(Beginning of Records shown)
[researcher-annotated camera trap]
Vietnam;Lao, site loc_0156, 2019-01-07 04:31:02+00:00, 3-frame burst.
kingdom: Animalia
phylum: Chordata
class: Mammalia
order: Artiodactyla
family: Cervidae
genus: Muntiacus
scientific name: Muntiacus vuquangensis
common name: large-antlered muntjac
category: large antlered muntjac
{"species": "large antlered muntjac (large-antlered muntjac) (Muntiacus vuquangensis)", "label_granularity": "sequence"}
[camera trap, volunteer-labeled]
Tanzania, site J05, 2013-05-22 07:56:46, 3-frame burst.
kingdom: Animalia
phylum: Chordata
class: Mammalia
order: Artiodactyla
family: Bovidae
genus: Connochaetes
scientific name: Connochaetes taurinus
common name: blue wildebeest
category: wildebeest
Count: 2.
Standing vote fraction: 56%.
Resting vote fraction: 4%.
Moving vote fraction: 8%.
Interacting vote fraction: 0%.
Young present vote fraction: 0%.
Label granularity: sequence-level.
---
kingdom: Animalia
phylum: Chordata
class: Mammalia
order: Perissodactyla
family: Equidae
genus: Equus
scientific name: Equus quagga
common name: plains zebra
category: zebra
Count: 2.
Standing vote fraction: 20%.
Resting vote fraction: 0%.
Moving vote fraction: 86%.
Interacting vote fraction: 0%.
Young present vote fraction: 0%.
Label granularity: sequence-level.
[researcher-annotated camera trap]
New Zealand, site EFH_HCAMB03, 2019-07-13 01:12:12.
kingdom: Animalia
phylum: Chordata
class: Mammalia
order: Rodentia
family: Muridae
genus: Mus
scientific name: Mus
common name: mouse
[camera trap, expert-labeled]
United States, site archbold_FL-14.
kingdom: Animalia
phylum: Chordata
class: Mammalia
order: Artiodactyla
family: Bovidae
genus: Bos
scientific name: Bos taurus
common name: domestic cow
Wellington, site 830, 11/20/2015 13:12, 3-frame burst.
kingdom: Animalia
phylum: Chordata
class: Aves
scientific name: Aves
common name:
(End of Records shown)
From the first line of the listing above to the line that contains "category: large antlered muntjac", inclusive, restate every line word for word. Nothing else belongs in the answer.

#### Answer space
[researcher-annotated camera trap]
Vietnam;Lao, site loc_0156, 2019-01-07 04:31:02+00:00, 3-frame burst.
kingdom: Animalia
phylum: Chordata
class: Mammalia
order: Artiodactyla
family: Cervidae
genus: Muntiacus
scientific name: Muntiacus vuquangensis
common name: large-antlered muntjac
category: large antlered muntjac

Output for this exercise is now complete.